ESPÍRITO — (do grego = pneuma) refere-se à inteligência. Deus, por meio de Seu Espírito, fala ao nosso intelecto. O próprio Paulo mostra, na epístola aos Romanos, que a transformação necessária para assimilar a boa vontade de Deus em nosso favor, só é alcançada pela renovação da mente, do entendimento.18

ALMA — (do grego = psiquê) é a parte do ser que dá expressão aos instintos, desejos e senti-mentos. Esta parte da natureza do homem também deve ser santificada. Por meio do Espírito Santo, a mente do ser humano é posta em conformidade com a mente de Deus e, santificada, a razão prevalece sobre a natureza inferior, que se opõe a Deus, sujeitando-a a Sua vontade. Dessa maneira, pode o cristão humilde chegar a um grau tão elevado de santificação que, quando obedece a Deus, cumpre ou satisfaz seus próprios impulsos. Deleita-se em fazer a vontade divina, porque esta é sua própria vontade.

CORPO — (do grego = soma) é um instrumento com o qual o cristão ativo serve a seu Senhor. É o templo do Espírito Santo;19 logo, deve ser santificado. É ele que, mais do que a inteligência ou os impulsos, manifestará a santificação da vida. Nunca, porém, será santificado, se não o forem espírito e alma.

Não há, no triplo enunciado de Paulo, uma simples maneira de falar; há um preciso e precioso encadeamento. Este enunciado se acha estabelecido racional e logicamente em uma seqüência gradual de causa e efeito sagrados.

“SEJAM PLENAMENTE CONSERVADOS…” Conservados ou preservados sugerem, na linguagem de Paulo, que a santificação cuida da pessoa santificada, protege-a e a resguarda.

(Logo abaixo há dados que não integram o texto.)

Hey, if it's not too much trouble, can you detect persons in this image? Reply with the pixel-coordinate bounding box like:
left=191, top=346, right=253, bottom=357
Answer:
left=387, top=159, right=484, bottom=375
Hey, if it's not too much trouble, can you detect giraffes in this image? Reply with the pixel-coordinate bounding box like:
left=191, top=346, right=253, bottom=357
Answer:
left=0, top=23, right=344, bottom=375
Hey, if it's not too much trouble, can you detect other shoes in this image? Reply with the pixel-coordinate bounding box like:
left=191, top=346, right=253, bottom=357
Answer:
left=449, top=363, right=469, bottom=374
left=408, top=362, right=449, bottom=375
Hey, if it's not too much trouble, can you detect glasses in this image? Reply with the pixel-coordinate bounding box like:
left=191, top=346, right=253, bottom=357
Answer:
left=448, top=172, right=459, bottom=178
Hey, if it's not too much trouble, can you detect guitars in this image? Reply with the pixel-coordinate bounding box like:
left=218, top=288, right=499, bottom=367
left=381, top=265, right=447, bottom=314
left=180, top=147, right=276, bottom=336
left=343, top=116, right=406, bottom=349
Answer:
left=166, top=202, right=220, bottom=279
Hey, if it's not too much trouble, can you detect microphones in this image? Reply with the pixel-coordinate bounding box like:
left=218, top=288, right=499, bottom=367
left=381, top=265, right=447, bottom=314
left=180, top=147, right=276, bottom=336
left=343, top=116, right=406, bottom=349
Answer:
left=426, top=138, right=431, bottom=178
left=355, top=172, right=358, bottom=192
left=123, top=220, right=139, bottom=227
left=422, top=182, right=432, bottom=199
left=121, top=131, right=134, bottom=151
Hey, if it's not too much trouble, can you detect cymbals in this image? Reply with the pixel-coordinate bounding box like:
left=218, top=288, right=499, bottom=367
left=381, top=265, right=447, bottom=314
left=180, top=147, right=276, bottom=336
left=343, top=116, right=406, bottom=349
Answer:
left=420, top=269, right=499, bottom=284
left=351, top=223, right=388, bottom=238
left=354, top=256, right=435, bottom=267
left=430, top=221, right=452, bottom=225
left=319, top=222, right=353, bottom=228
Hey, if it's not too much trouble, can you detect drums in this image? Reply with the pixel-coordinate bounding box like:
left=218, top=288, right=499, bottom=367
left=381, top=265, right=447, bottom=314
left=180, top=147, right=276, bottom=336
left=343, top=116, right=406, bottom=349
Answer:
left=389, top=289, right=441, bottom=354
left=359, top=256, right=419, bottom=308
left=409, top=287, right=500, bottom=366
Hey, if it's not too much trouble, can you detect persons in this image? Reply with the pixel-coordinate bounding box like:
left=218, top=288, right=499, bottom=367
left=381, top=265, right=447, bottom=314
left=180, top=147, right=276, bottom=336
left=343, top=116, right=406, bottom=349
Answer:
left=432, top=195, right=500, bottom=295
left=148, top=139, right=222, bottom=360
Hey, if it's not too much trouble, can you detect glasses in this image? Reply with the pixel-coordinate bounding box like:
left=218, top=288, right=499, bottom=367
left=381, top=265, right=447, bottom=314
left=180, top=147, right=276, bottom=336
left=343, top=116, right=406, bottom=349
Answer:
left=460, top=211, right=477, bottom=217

“IRREPREENSÍVEIS…” Naturalmente, quando a santificação se manifesta na vida, esta não apresenta repreensão. Não tem manchas nem rugas. É limpa para a glória de Deus. Acha-se livre de toda condenação.20

“PARA A VINDA…” Aqui está o grande pano de fundo — o tema central das duas epístolas aos tessalonicenses. A promessa da Segunda Vinda de Cristo ilumina a história bíblica de um ao outro extremo. Apenas sete gerações depois da entrada do pecado no mundo, quando o próprio Adão ainda vivia, um de seus descendentes já pregava com ardor a segunda vinda.21 Depois, os fiéis filhos de Deus recordaram com devoção o mesmo acontecimento no cerimonial da expiação; Jesus a tomou o grande tema de Sua pregação, e empenhou Sua palavra na forma de uma promessa;22 os anjos a reiteraram;23 e o apóstolo dos gentios proclamou este ensino e nele confiou.24

“DE NOSSO SENHOR JESUS CRISTO.” Este é o centro perfeito. A magnífica declaração que comentamos, termina incluindo a figura central da história da redenção. Sem Ele, a santificação seria impossível e sem sentido. Porque “nEle vivemos, e nos movemos, e existimos”.25 Porque “Cristo é tudo em todos”.26 Porque Ele foi feito para nós “sabedoria, e justiça, e santificação, e redenção”.27

Prof. Juan Carlos Bentancor

  • 1. I Cor. 15:51-53.
  • 2. Dicion. da Língua Espanhola — Real A. Española.
  • 3. Êxo. 19:5 e 6; Lev. 11:44 e 45; 19:2; S. Mat. 5:48.
  • 4. Dicion. Etimológico da Língua Castelhana — J. Corominas.
  • 5. Dicion. da Língua Espanhola (Real Academia Es-panola).
  • 6. S. Mat. 11:28-30.
  • 7. Rom. 8:28-31.
  • 8. II S. Ped. 1:3-12.
  • 9. E. H. Adv. 12; 286; 486; D. T. G., 99; 278; H. Ap. 42, 46 e 47; 461-463; C. C., 59; 69; 82.
  • 10, 11 e 12. Rom. 8:28-30.
  • 13. I Cor. 1:30.
  • 14. S. João 17:3.
  • 15. I Tess. 5:23.
  • 16. S. João 14:27.
  • 17. Rom. 8:10; I Cor. 5:3; 7:4.
  • 18. Rom. 12:2.
  • 19. I Cor. 6:19; 3:16.
  • 20. Rom. 8:1; S. João 5:24.
  • 21. S. Judas 14.
  • 22. S. Mat. 24; S. Mar. 13; S. Luc. 21; S. João 14:1-3.
  • 23. Atos 1:11.
  • 24. I Cor. 15; I e II Tessalonicenses; II Tim. 4:1-7; Tito 2:11-14.
  • 25. Atos 17:28.
  • 26. Col. 3:11.
  • 27. I Cor. 1:30.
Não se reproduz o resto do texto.